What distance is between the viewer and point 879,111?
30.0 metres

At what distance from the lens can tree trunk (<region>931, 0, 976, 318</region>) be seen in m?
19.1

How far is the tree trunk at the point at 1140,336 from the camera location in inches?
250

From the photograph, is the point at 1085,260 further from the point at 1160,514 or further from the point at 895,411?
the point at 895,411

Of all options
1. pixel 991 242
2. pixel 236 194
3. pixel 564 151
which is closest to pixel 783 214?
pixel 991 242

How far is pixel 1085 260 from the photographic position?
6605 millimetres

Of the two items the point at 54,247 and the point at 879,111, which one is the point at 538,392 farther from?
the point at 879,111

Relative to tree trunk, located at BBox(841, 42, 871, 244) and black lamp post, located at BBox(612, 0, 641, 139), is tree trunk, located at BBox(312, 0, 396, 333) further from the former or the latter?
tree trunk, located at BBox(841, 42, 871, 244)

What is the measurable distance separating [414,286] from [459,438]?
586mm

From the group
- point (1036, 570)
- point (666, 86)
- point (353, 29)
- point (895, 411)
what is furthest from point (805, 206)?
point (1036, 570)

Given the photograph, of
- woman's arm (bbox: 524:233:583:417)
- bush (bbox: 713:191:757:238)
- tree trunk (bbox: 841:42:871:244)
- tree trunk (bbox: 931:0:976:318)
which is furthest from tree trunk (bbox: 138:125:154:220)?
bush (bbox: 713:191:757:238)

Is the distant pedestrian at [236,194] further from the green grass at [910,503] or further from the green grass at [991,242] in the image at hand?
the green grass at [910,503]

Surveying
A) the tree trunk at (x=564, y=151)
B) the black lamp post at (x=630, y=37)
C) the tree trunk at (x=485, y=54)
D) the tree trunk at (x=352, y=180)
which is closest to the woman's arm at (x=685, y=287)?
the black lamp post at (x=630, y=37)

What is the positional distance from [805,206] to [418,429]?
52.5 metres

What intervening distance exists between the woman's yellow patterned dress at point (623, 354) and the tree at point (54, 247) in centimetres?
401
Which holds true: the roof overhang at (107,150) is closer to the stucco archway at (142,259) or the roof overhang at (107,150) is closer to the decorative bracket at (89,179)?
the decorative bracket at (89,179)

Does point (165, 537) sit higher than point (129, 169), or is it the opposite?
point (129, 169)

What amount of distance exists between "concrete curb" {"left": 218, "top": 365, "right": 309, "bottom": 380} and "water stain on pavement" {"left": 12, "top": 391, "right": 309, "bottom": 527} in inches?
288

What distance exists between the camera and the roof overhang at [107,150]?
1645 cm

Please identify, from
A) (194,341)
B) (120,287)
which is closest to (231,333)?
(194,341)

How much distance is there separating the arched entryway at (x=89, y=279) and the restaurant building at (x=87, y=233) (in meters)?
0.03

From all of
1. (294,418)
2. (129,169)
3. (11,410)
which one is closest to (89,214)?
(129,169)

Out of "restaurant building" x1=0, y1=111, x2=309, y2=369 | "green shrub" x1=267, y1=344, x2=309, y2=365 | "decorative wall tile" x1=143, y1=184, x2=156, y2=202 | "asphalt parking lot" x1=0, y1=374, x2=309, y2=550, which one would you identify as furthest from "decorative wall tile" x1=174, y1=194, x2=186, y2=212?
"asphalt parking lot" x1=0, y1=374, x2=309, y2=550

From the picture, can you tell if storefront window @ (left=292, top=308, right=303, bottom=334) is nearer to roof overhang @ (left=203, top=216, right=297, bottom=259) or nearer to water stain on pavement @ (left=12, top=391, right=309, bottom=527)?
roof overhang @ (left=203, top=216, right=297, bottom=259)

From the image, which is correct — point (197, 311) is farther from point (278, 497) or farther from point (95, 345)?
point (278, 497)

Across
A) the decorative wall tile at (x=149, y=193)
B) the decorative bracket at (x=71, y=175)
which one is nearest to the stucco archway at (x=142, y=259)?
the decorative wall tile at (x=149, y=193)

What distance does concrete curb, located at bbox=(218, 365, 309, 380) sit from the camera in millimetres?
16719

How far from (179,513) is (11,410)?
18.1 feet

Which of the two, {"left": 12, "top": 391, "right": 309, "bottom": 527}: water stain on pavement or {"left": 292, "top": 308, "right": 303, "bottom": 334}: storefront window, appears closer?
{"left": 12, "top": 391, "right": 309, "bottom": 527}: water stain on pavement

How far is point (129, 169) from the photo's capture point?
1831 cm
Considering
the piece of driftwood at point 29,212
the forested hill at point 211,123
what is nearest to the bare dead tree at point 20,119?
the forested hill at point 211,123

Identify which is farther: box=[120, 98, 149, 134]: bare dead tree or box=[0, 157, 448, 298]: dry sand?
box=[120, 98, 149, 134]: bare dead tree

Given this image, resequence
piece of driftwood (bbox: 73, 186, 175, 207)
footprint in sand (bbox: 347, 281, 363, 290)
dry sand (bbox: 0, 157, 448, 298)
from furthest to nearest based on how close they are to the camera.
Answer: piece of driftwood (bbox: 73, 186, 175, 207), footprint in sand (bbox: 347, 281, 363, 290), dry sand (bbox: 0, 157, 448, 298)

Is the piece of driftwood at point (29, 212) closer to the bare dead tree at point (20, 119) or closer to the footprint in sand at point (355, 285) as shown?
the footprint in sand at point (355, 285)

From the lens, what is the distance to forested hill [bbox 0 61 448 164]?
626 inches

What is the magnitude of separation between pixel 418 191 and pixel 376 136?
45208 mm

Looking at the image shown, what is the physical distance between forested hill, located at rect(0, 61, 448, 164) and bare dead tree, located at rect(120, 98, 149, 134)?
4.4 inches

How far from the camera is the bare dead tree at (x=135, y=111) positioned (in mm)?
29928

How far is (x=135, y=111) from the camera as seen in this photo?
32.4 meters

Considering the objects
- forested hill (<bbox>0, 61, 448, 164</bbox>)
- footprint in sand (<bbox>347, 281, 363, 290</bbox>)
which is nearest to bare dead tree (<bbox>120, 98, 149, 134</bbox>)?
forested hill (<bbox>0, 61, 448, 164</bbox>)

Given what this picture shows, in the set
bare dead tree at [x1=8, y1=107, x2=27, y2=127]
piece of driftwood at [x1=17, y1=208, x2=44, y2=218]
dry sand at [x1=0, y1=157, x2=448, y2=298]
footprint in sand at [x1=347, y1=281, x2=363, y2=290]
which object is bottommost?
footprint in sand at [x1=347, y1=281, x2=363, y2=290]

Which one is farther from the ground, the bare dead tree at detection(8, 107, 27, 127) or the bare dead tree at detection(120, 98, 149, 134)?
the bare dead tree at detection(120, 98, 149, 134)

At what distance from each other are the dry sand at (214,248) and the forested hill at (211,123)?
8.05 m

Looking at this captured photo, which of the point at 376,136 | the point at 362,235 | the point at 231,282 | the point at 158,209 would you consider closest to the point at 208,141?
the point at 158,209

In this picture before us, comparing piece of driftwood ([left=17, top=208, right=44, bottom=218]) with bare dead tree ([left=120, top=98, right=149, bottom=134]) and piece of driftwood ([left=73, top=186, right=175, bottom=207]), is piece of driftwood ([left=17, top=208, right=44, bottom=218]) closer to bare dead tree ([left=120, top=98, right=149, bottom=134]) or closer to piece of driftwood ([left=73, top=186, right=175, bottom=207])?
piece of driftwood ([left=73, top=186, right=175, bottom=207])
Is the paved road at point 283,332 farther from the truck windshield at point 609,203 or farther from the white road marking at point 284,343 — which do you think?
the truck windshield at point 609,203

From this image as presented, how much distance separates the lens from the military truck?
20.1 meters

* * *

• _Short exercise_
Extract every line of the items above verbatim, leaving each one unaltered.

• _Task solution_
What distance is between the viewer and point 879,111?
30.0 metres

At what distance from the lens can tree trunk (<region>931, 0, 976, 318</region>) be seen in m?
19.1

How far is the tree trunk at the point at 1140,336 from the camera location in inches?
250

From the photograph, is the point at 1085,260 further from the point at 1160,514 or further from the point at 895,411?
the point at 895,411

Of all options
1. pixel 991 242
2. pixel 236 194
3. pixel 564 151
which is closest to pixel 783 214?
pixel 991 242

How far is pixel 1085 260 from the photographic position?
6605 millimetres

Of the two items the point at 54,247 and the point at 879,111, which one is the point at 538,392 farther from?
the point at 879,111

Relative to tree trunk, located at BBox(841, 42, 871, 244) and black lamp post, located at BBox(612, 0, 641, 139), is tree trunk, located at BBox(312, 0, 396, 333) further from the former or the latter?
tree trunk, located at BBox(841, 42, 871, 244)

What is the measurable distance separating [414,286] from [459,438]?
586mm

From the group
- point (1036, 570)
- point (666, 86)
- point (353, 29)
- point (895, 411)
what is furthest from point (805, 206)?
point (1036, 570)

Given the photograph, of
- woman's arm (bbox: 524:233:583:417)
- bush (bbox: 713:191:757:238)
- tree trunk (bbox: 841:42:871:244)
- tree trunk (bbox: 931:0:976:318)
which is furthest from tree trunk (bbox: 138:125:154:220)?
bush (bbox: 713:191:757:238)

Is the distant pedestrian at [236,194] further from the green grass at [910,503] or further from the green grass at [991,242] in the image at hand?
the green grass at [910,503]

Surveying
A) the tree trunk at (x=564, y=151)
B) the black lamp post at (x=630, y=37)
C) the tree trunk at (x=485, y=54)
D) the tree trunk at (x=352, y=180)
which is closest to the woman's arm at (x=685, y=287)?
the black lamp post at (x=630, y=37)

What is the positional distance from [805,206] to [418,429]?
52.5 metres

What intervening distance exists between the woman's yellow patterned dress at point (623, 354) and the tree at point (54, 247) in centimetres?
401
Which holds true: the roof overhang at (107,150) is closer to the stucco archway at (142,259) or the roof overhang at (107,150) is closer to the decorative bracket at (89,179)?
the decorative bracket at (89,179)

Does point (165, 537) sit higher than point (129, 169), or is it the opposite?
point (129, 169)

What amount of distance exists between "concrete curb" {"left": 218, "top": 365, "right": 309, "bottom": 380} and "water stain on pavement" {"left": 12, "top": 391, "right": 309, "bottom": 527} in inches?
288

What distance exists between the camera and the roof overhang at [107,150]?
1645 cm

Please identify, from
A) (194,341)
B) (120,287)
which is closest to (231,333)?
(194,341)

How much distance is there separating the arched entryway at (x=89, y=279) and the restaurant building at (x=87, y=233) (in meters)?
0.03

From all of
1. (294,418)
2. (129,169)
3. (11,410)
which one is closest to (89,214)?
(129,169)

Out of "restaurant building" x1=0, y1=111, x2=309, y2=369 | "green shrub" x1=267, y1=344, x2=309, y2=365 | "decorative wall tile" x1=143, y1=184, x2=156, y2=202 | "asphalt parking lot" x1=0, y1=374, x2=309, y2=550, which one would you identify as furthest from "decorative wall tile" x1=174, y1=194, x2=186, y2=212?
"asphalt parking lot" x1=0, y1=374, x2=309, y2=550

From the picture, can you tell if storefront window @ (left=292, top=308, right=303, bottom=334) is nearer to roof overhang @ (left=203, top=216, right=297, bottom=259) or nearer to water stain on pavement @ (left=12, top=391, right=309, bottom=527)?
roof overhang @ (left=203, top=216, right=297, bottom=259)

From the image, which is correct — point (197, 311) is farther from point (278, 497) or farther from point (95, 345)?
point (278, 497)

Across
A) the decorative wall tile at (x=149, y=193)
B) the decorative bracket at (x=71, y=175)
which one is nearest to the stucco archway at (x=142, y=259)?
the decorative wall tile at (x=149, y=193)

What distance does concrete curb, located at bbox=(218, 365, 309, 380) sit from the camera in millimetres?
16719

How far from (179,513) is (11,410)?
18.1 feet

Which of the two, {"left": 12, "top": 391, "right": 309, "bottom": 527}: water stain on pavement or {"left": 292, "top": 308, "right": 303, "bottom": 334}: storefront window, appears closer?
{"left": 12, "top": 391, "right": 309, "bottom": 527}: water stain on pavement

How far is point (129, 169) from the photo's capture point?
1831 cm
Considering
the piece of driftwood at point 29,212
the forested hill at point 211,123
what is nearest to the bare dead tree at point 20,119?
the forested hill at point 211,123

Identify which is farther: box=[120, 98, 149, 134]: bare dead tree or box=[0, 157, 448, 298]: dry sand?
box=[120, 98, 149, 134]: bare dead tree

Given this image, resequence
piece of driftwood (bbox: 73, 186, 175, 207)
footprint in sand (bbox: 347, 281, 363, 290)
dry sand (bbox: 0, 157, 448, 298)
from furthest to nearest based on how close they are to the camera.
Answer: piece of driftwood (bbox: 73, 186, 175, 207), footprint in sand (bbox: 347, 281, 363, 290), dry sand (bbox: 0, 157, 448, 298)

Is the piece of driftwood at point (29, 212) closer to the bare dead tree at point (20, 119) or closer to the footprint in sand at point (355, 285) as shown?
the footprint in sand at point (355, 285)

From the lens, what is the distance to forested hill [bbox 0 61 448 164]?
626 inches

What is the magnitude of separation between pixel 418 191 and pixel 376 136?
45208 mm

Looking at the image shown, what is the physical distance between forested hill, located at rect(0, 61, 448, 164) and bare dead tree, located at rect(120, 98, 149, 134)?
4.4 inches

How far from the camera is the bare dead tree at (x=135, y=111) positioned (in mm)?
29928

How far is (x=135, y=111) from the camera as seen in this photo?
32.4 meters

Considering the objects
- forested hill (<bbox>0, 61, 448, 164</bbox>)
- footprint in sand (<bbox>347, 281, 363, 290</bbox>)
which is nearest to bare dead tree (<bbox>120, 98, 149, 134</bbox>)?
forested hill (<bbox>0, 61, 448, 164</bbox>)

Given what this picture shows, in the set
bare dead tree at [x1=8, y1=107, x2=27, y2=127]
piece of driftwood at [x1=17, y1=208, x2=44, y2=218]
dry sand at [x1=0, y1=157, x2=448, y2=298]
footprint in sand at [x1=347, y1=281, x2=363, y2=290]
which object is bottommost?
footprint in sand at [x1=347, y1=281, x2=363, y2=290]

Which one is farther from the ground, the bare dead tree at detection(8, 107, 27, 127) or the bare dead tree at detection(120, 98, 149, 134)?
the bare dead tree at detection(120, 98, 149, 134)

At what distance from each other are the dry sand at (214,248) and the forested hill at (211,123)?
8.05 m

Looking at this captured photo, which of the point at 376,136 | the point at 362,235 | the point at 231,282 | the point at 158,209 would you consider closest to the point at 208,141?
the point at 158,209

In this picture before us, comparing piece of driftwood ([left=17, top=208, right=44, bottom=218]) with bare dead tree ([left=120, top=98, right=149, bottom=134]) and piece of driftwood ([left=73, top=186, right=175, bottom=207]), is piece of driftwood ([left=17, top=208, right=44, bottom=218]) closer to bare dead tree ([left=120, top=98, right=149, bottom=134]) or closer to piece of driftwood ([left=73, top=186, right=175, bottom=207])?
piece of driftwood ([left=73, top=186, right=175, bottom=207])
Is the paved road at point 283,332 farther from the truck windshield at point 609,203 or farther from the white road marking at point 284,343 — which do you think?
the truck windshield at point 609,203

From this image as presented, how much distance separates the lens from the military truck?
20.1 meters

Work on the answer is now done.